--- START SELECTED EXCERPT ---

Abstract
Textbook Question Answering (TQA) is the task of answering diagram and
non-diagram questions given large multi-modal contexts consisting of
abundant text and diagrams. Deep text understandings and effective
learning of diagram semantics are important for this task due to its
specificity. In this paper, we propose a Weakly Supervised learning
method for TQA (WSTQ), which regards the incompletely accurate results
of essential intermediate procedures for this task as supervision to
develop Text Matching (TM) and Relation Detection (RD) tasks and then
employs the tasks to motivate itself to learn strong text comprehension
and excellent diagram semantics respectively. Specifically, we apply the
result of text retrieval to build positive as well as negative text
pairs. In order to learn deep text understandings, we first pre-train
the text understanding module of WSTQ on TM and then fine-tune it on
TQA. We build positive as well as negative relation pairs by checking
whether there is any overlap between the items/regions detected from
diagrams using object detection. The RD task forces our method to learn
the relationships between regions, which are crucial to express the
diagram semantics. We train WSTQ on RD and TQA simultaneously,
\emph{i.e.}, multitask learning, to obtain effective
diagram semantics and then improve the TQA performance. Extensive
experiments are carried out on CK12-QA and AI2D to verify the
effectiveness of WSTQ. Experimental results show that our method
achieves significant accuracy improvements of $5.02\%$
and $4.12\%$ on test splits of the above datasets
respectively than the current state-of-the-art baseline. We have
released our code on
\url{https://github.com/dr-majie/WSTQ}.

--- END SELECTED EXCERPT ---
--- START LISTED RECORDS ---

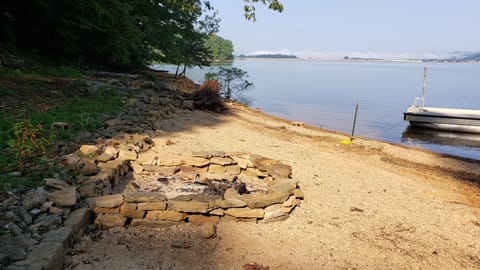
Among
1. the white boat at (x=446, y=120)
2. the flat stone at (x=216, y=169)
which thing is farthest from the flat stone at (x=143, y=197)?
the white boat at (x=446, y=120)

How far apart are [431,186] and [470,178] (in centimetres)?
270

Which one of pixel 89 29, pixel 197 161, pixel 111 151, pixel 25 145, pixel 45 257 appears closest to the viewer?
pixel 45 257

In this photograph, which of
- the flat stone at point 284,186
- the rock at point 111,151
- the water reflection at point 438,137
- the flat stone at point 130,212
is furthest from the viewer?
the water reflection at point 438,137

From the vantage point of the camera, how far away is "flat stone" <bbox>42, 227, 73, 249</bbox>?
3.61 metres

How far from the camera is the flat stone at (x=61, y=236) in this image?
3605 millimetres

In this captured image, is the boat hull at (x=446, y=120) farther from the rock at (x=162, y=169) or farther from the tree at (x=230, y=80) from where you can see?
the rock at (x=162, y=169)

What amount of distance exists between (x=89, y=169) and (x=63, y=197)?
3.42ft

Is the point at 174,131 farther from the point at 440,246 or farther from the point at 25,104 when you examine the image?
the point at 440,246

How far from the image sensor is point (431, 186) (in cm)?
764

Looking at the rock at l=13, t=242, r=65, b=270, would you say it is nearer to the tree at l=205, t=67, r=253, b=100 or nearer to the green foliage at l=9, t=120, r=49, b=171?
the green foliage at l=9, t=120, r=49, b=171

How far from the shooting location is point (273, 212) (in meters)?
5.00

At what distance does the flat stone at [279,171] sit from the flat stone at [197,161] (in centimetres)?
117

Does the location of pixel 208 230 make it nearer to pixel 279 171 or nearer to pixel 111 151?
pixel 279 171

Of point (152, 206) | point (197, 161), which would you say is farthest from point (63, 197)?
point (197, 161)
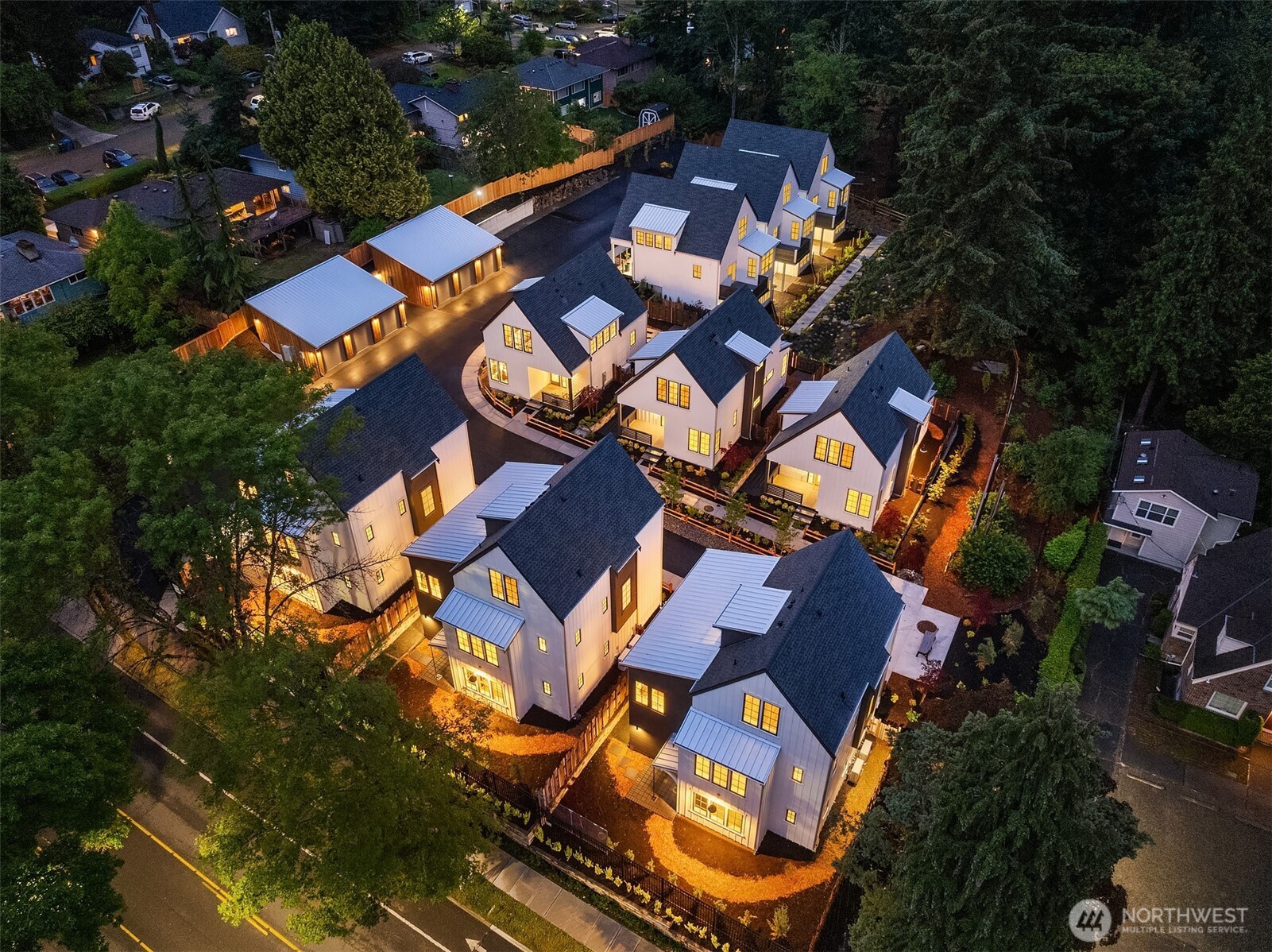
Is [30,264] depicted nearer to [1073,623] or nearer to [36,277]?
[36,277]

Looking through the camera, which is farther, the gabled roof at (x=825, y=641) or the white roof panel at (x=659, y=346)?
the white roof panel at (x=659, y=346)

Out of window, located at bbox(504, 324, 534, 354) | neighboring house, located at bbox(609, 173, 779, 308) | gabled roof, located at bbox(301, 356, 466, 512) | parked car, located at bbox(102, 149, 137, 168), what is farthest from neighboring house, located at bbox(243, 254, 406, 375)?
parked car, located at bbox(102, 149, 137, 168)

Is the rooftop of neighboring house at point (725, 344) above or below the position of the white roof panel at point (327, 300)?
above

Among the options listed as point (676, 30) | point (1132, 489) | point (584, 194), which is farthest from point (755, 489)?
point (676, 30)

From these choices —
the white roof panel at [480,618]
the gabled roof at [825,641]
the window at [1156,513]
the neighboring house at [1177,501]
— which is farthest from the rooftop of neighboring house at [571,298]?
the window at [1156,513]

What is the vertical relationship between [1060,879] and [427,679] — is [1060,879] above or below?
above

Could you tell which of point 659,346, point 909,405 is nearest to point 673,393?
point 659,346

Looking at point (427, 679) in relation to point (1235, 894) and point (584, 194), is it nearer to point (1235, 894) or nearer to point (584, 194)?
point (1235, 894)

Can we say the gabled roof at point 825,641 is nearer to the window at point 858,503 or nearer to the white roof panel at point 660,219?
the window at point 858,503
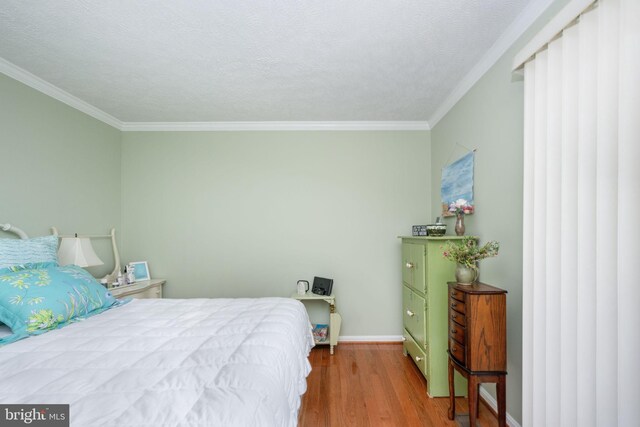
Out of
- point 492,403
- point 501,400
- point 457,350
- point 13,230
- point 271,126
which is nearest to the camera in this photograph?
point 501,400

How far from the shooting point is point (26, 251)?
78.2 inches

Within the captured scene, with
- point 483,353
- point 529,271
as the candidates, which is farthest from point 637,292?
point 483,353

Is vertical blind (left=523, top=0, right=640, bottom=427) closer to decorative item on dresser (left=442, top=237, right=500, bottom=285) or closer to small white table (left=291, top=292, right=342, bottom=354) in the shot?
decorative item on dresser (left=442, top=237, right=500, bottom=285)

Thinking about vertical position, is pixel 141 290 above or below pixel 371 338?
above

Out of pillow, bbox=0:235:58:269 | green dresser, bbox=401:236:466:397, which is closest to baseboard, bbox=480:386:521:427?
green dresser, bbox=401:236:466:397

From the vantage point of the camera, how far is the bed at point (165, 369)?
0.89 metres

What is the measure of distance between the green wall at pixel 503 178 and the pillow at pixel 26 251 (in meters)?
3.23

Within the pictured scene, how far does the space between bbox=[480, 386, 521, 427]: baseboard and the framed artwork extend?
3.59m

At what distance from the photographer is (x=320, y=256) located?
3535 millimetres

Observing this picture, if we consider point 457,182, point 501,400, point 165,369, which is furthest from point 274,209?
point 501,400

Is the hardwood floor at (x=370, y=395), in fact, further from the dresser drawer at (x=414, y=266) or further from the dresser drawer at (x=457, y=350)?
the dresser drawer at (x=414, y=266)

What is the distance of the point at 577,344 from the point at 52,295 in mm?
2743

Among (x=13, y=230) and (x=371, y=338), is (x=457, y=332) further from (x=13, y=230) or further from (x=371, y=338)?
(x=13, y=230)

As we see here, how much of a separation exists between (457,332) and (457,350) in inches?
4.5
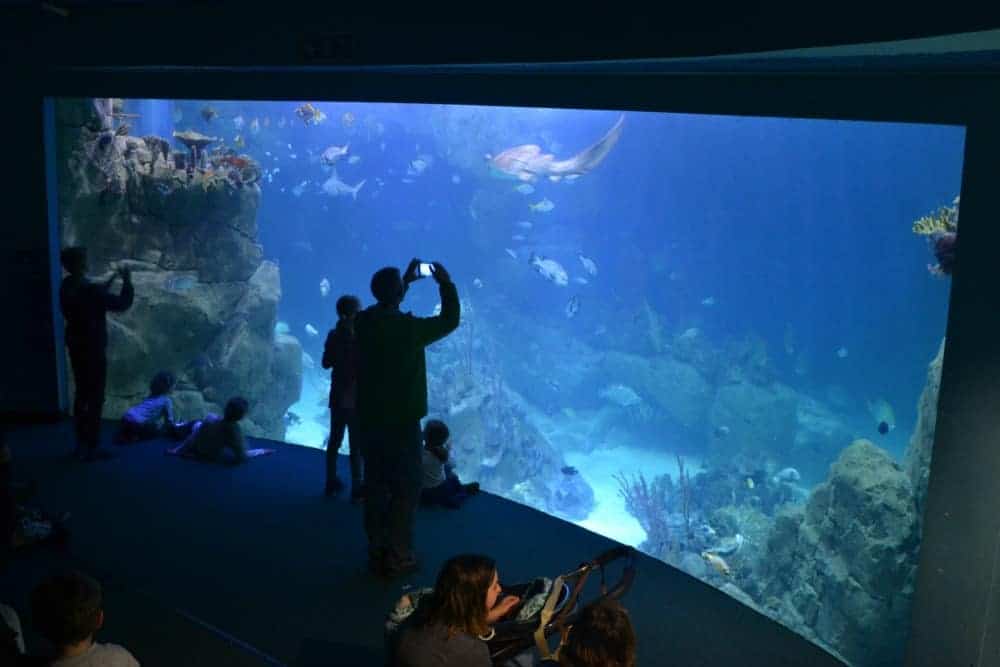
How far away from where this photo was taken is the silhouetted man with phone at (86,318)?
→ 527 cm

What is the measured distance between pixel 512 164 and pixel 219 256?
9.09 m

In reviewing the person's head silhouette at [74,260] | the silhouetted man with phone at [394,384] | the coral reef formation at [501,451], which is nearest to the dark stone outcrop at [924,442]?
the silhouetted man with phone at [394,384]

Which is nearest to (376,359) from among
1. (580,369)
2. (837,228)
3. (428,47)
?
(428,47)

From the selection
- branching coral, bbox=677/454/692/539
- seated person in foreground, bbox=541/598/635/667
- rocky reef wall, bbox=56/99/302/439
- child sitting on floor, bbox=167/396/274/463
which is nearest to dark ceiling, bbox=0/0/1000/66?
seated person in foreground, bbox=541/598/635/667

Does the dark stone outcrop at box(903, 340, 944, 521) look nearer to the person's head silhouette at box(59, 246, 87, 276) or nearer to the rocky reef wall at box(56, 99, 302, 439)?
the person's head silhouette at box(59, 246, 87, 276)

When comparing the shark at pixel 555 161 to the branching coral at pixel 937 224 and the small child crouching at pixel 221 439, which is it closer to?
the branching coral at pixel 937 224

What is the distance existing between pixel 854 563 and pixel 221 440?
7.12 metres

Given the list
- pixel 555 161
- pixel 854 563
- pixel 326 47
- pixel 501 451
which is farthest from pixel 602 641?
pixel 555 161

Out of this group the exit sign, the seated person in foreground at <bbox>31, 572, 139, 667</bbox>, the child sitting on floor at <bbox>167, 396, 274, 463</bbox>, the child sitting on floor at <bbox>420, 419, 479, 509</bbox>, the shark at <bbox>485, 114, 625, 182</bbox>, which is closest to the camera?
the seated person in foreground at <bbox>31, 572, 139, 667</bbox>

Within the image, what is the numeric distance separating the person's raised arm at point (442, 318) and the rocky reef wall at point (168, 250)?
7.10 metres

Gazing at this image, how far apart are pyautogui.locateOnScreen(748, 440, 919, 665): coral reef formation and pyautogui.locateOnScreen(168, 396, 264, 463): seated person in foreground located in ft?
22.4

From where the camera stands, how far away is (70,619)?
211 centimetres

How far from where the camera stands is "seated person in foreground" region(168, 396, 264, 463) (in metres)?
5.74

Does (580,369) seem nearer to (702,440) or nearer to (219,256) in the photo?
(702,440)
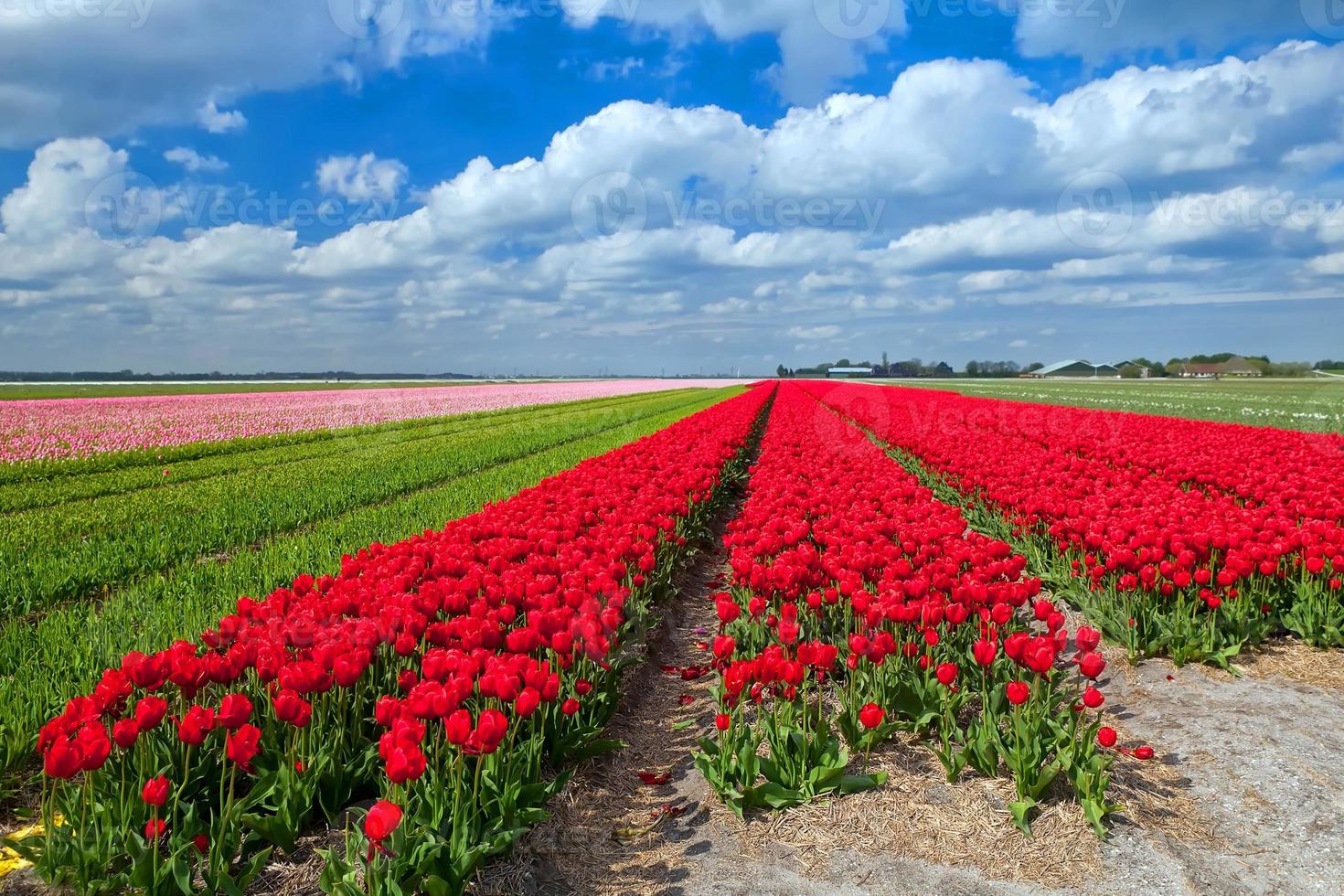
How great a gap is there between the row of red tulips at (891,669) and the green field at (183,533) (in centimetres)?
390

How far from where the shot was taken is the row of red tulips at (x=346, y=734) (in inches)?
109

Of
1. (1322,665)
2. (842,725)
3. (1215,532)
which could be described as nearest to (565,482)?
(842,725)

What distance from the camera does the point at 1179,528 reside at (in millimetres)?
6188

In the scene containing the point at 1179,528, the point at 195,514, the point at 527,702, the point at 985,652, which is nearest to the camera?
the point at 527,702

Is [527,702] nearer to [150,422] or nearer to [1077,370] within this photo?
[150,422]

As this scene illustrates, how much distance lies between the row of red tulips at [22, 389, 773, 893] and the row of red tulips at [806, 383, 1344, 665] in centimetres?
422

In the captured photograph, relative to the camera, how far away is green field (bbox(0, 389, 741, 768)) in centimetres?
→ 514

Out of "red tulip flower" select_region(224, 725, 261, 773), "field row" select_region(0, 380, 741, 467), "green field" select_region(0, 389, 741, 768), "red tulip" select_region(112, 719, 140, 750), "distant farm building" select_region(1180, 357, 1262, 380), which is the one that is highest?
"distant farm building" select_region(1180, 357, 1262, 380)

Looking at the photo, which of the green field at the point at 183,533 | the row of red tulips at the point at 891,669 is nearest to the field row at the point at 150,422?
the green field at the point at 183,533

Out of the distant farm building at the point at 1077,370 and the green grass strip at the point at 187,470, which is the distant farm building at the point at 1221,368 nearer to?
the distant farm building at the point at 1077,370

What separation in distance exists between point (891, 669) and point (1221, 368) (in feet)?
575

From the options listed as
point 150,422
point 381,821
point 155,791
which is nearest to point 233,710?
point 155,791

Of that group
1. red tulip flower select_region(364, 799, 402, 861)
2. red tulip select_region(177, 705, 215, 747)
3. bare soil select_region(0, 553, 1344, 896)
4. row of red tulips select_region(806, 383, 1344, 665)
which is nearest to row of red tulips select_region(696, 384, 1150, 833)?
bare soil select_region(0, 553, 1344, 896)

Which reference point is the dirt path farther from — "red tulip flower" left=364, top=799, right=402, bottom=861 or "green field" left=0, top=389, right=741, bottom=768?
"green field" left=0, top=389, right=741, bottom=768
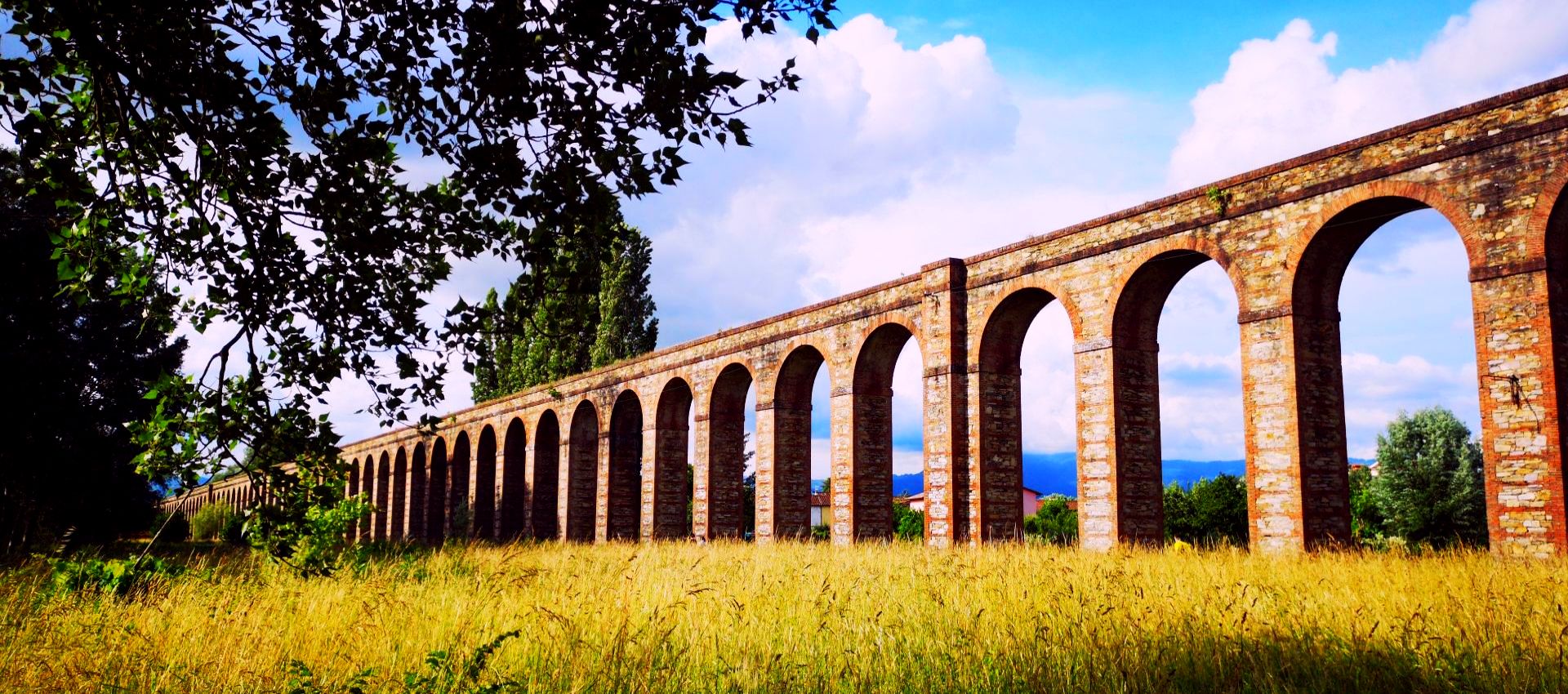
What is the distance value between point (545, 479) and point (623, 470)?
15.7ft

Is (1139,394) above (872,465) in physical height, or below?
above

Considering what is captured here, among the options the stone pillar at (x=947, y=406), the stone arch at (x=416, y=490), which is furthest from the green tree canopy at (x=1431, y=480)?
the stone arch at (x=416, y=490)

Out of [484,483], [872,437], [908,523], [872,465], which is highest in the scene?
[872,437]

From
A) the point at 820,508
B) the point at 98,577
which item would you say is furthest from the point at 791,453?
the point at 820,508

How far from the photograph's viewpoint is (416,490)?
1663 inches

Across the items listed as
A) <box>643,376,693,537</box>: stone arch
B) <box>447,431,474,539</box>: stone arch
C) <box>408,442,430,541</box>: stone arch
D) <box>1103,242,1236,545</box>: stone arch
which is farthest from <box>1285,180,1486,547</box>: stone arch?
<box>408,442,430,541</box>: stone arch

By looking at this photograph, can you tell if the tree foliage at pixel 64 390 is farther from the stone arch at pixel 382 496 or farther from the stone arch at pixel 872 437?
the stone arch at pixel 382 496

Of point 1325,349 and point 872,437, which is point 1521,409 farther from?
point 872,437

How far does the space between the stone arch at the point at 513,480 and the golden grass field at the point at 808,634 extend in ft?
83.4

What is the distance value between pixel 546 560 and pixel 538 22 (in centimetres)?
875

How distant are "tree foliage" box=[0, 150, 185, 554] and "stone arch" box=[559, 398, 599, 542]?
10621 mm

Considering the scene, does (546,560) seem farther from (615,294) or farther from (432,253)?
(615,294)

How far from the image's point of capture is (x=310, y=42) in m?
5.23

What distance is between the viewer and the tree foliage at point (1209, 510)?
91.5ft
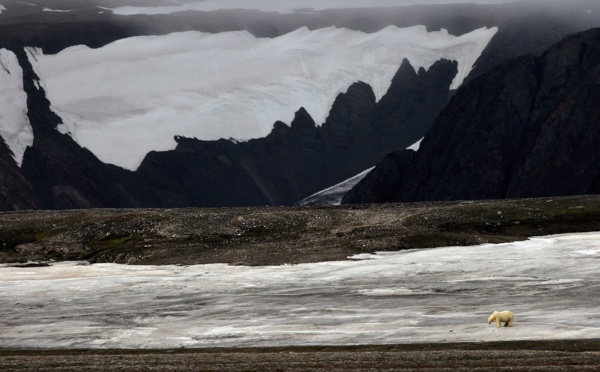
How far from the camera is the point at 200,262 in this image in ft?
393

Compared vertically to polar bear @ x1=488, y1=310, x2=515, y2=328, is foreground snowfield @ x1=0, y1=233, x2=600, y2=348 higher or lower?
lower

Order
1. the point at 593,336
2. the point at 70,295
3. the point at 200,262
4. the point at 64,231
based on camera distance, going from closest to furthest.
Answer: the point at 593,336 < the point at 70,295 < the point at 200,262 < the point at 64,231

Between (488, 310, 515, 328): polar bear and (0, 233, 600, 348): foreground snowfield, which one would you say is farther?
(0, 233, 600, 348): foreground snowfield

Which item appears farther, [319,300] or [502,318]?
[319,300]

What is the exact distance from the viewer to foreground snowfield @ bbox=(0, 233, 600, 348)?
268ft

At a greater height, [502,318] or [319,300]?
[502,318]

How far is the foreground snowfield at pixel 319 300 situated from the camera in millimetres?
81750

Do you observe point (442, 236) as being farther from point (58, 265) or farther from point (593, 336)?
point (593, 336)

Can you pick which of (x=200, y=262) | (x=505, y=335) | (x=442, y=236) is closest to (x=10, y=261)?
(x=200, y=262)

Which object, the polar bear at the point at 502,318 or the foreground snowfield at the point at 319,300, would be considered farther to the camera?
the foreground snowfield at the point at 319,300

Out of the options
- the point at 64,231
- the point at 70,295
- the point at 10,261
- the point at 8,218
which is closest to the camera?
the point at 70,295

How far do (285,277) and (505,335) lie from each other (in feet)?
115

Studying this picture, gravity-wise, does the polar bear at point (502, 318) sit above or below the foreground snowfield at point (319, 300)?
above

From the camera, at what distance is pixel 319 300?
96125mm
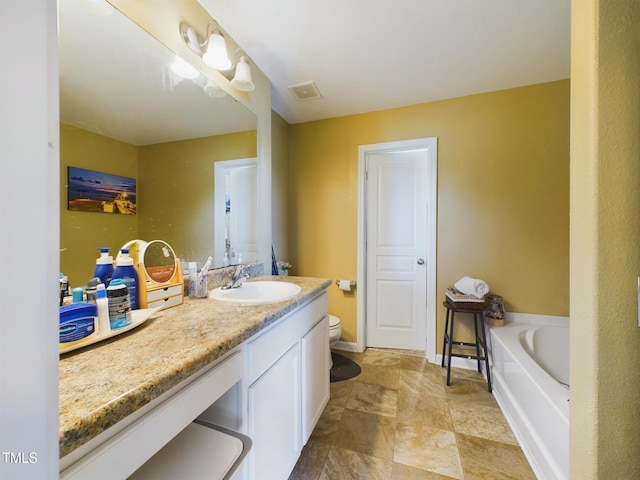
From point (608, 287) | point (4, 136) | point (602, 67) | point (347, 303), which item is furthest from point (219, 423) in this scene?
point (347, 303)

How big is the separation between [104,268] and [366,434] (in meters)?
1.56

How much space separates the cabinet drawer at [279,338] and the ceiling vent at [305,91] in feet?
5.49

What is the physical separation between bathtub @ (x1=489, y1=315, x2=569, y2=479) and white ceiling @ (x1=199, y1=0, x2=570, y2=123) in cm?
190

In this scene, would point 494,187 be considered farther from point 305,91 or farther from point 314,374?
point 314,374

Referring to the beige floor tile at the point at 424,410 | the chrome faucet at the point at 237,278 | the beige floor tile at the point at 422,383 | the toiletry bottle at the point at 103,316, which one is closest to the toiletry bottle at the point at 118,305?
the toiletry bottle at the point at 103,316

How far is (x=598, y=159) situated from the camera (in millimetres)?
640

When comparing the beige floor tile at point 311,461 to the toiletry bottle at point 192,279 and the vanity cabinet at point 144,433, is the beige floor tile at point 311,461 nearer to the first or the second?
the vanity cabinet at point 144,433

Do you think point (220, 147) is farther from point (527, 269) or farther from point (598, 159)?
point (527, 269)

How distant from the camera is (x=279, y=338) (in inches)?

--- END LISTED RECORDS ---

▶ _TASK REQUIREMENTS_:
• a. Translate this sentence from the abstract above into Spanish: "The RD task forces our method to learn the relationships between regions, which are crucial to express the diagram semantics."
• b. According to the abstract above, why is WSTQ trained on the RD task? Answer in one to three sentences.
• c. Based on the abstract above, say whether each statement agrees with it. Answer yes or no, and quote the deciding words.
(i) Positive and negative relation pairs are built by checking for overlap between regions found by object detection.
(ii) The text understanding module is trained on TM and TQA at the same time.
(iii) The experiments were carried out on CK12-QA and AI2D.

▶ _TASK-BY-TASK RESULTS_:
• a. La tarea de RD obliga a nuestro método a aprender las relaciones entre regiones, que son cruciales para expresar la semántica de los diagramas.

• b. The RD task forces the method to learn the relationships between regions, which are crucial to express the diagram semantics. Training on RD alongside TQA is meant to give WSTQ effective diagram semantics and so improve its TQA performance.

• c.
(i) Yes: "We build positive as well as negative relation pairs by checking whether there is any overlap between the items/regions detected from diagrams using object detection."
(ii) No: "we first pre-train the text understanding module of WSTQ on TM and then fine-tune it on TQA."
(iii) Yes: "Extensive experiments are carried out on CK12-QA and AI2D"